Assignment
Using the listing below, report each line holding the string "Zealand".
** Data for the task follows **
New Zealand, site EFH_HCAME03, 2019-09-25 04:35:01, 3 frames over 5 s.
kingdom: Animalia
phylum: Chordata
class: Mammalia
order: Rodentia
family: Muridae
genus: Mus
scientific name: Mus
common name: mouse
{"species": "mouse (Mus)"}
** End of Data for the task **
** Data for the task follows **
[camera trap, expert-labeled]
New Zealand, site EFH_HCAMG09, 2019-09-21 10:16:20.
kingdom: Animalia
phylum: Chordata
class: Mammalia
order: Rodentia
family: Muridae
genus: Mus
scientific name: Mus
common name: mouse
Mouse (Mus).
** End of Data for the task **
Written answer
New Zealand, site EFH_HCAME03, 2019-09-25 04:35:01, 3 frames over 5 s.
New Zealand, site EFH_HCAMG09, 2019-09-21 10:16:20.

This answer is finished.